(Supplied data)

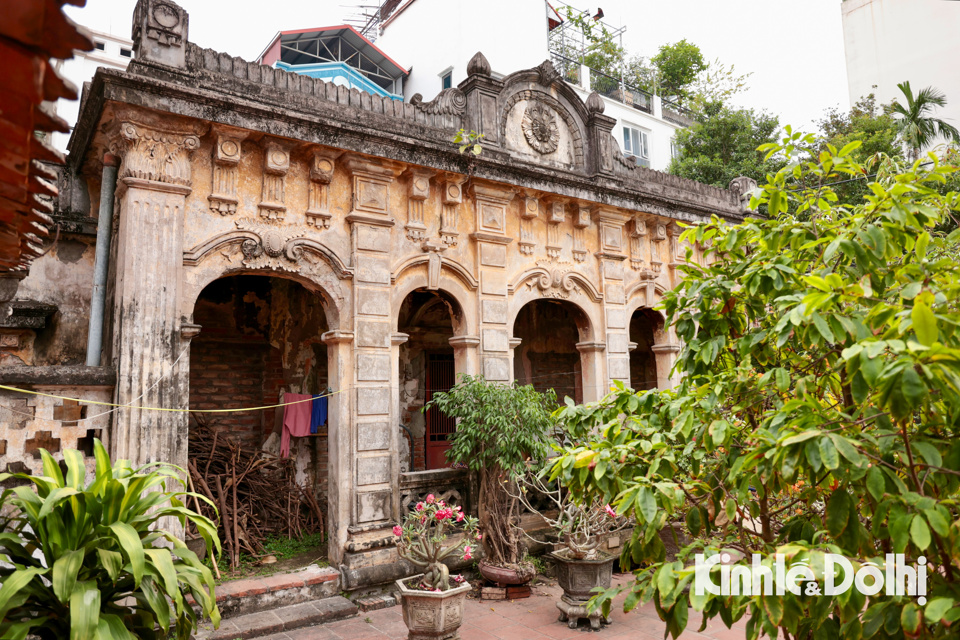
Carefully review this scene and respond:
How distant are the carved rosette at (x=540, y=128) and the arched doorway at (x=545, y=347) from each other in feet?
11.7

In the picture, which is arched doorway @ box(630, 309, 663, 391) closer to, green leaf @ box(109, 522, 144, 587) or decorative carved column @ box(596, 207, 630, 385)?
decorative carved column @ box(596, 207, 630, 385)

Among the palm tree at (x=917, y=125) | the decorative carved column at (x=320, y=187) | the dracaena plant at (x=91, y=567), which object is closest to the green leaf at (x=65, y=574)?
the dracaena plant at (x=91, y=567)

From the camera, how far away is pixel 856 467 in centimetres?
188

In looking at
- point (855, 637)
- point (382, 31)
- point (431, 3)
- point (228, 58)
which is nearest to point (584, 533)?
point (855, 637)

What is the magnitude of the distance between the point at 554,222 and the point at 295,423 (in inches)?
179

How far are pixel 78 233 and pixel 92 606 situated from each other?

(Task directions)
Reproduce every entry above word for word, leaving out the pictures.

(Worked answer)
Carefully review this scene and respond:
How distant are the carved rosette at (x=540, y=128) and the arched doorway at (x=545, y=347) from each other in feet?
11.7

In the picture, which is arched doorway @ box(630, 309, 663, 391) closer to, green leaf @ box(109, 522, 144, 587) or decorative carved column @ box(596, 207, 630, 385)?
decorative carved column @ box(596, 207, 630, 385)

Among the palm tree at (x=917, y=125) | the decorative carved column at (x=320, y=187) | the dracaena plant at (x=91, y=567), which object is closest to the green leaf at (x=65, y=574)?
the dracaena plant at (x=91, y=567)

From the camera, how far away is pixel 856 467 in centimetres?
188

In looking at
- point (855, 637)
- point (382, 31)
- point (431, 3)
- point (228, 58)
which is nearest to point (584, 533)?
point (855, 637)

What is the magnitude of the distance between the point at 554,222 and the point at 295,423 (in inches)?
179

How far are pixel 78 233 and pixel 92 606 situated from each other?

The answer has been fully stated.